La figure de Morozof devint pourpre.
—Sire, répondit-il, comme Morozof s'est conduit jusqu'ici, ainsi il se conduira jusqu'à sa mort. Je suis trop vieux pour changer d'habitudes. Disgracie-moi de nouveau, éloigne-moi de toi, mais je ne m'asseoirai pas au-dessous de Godounof.
Tout le monde se regarda étonné, mais le Tzar s'attendait à cette réponse. L'expression de sa figure resta calme.

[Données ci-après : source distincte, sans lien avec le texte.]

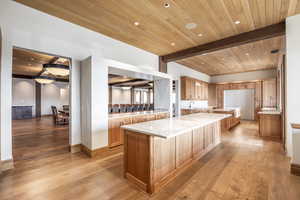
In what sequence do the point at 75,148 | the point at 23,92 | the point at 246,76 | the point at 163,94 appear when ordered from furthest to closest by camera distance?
the point at 23,92 < the point at 246,76 < the point at 163,94 < the point at 75,148

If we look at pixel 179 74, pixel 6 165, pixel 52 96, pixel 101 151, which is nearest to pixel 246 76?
pixel 179 74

—Boris, dit-il à Godounof, il y aura bientôt deux ans, je t'ai livré Droujina pour une pareille réponse. Il paraît que c'est à moi de changer mes habitudes. Je ne dois plus apparemment gouverner les boyards, mais me laisser gouverner par eux. Je ne suis plus maître dans mon humble demeure. Il faudra que je la quitte piteusement et que je me retire bien loin avec mes gens. Tu verras, Boris, qu'ils me chasseront, moi, pauvre malheureux, de mon logis, comme ils m'ont chassé de Moscou!
—Sire, dit humblement Godounof, désireux de tirer Morozof de ce mauvais pas,—ce n'est pas à nous mais à toi de décider tout ce qui a rapport aux places que chacun doit occuper. Les vieillards tiennent à leurs habitudes; n'en veux pas à Morozof de ce qu'il tient aux anciennes coutumes; permets-moi de m'asseoir au-dessous de lui: à ta table, toutes les places sont bonnes.

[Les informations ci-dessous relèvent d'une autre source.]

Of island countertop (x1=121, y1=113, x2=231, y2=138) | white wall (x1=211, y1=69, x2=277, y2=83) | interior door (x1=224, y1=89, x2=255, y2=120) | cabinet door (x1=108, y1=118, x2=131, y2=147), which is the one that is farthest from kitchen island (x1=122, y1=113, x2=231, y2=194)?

Et Godounof se levait déjà pour changer de place, lorsqu'un regard d'Ivan le fit se rasseoir.—Le boyard Droujina est en effet très-vieux, dit-il tranquillement.
Cette modération, en face d'une désobéissance flagrante, remplit l'âme des assistants d'une attente inquiète. Tout le monde sentait qu'il se préparait quelque chose d'extraordinaire, personne ne devinait comment éclaterait la colère du Tzar, dont on voyait les signes précurseurs dans un tremblement nerveux qui traversait son visage comme le reflet d'un lointain éclair. Toutes les poitrines étaient oppressées comme à l'approche d'un orage.
—Oui, reprit Ivan, le boyard Droujina est très-vieux mais son esprit est demeuré jeune. Il aime à plaisanter. Moi aussi j'aime à rire et ne suis pas ennemi de la gaieté dans les loisirs que nous laissent les affaires et la prière. Or, depuis que mon fou Notgef est trépassé, personne ne me divertit plus. Ce métier semble plaire à Morozof; comme je lui ai promis ma faveur, je l'élève à la dignité de mon premier fou. Apportez ici le caftan du fou et mettez-le à Morozof.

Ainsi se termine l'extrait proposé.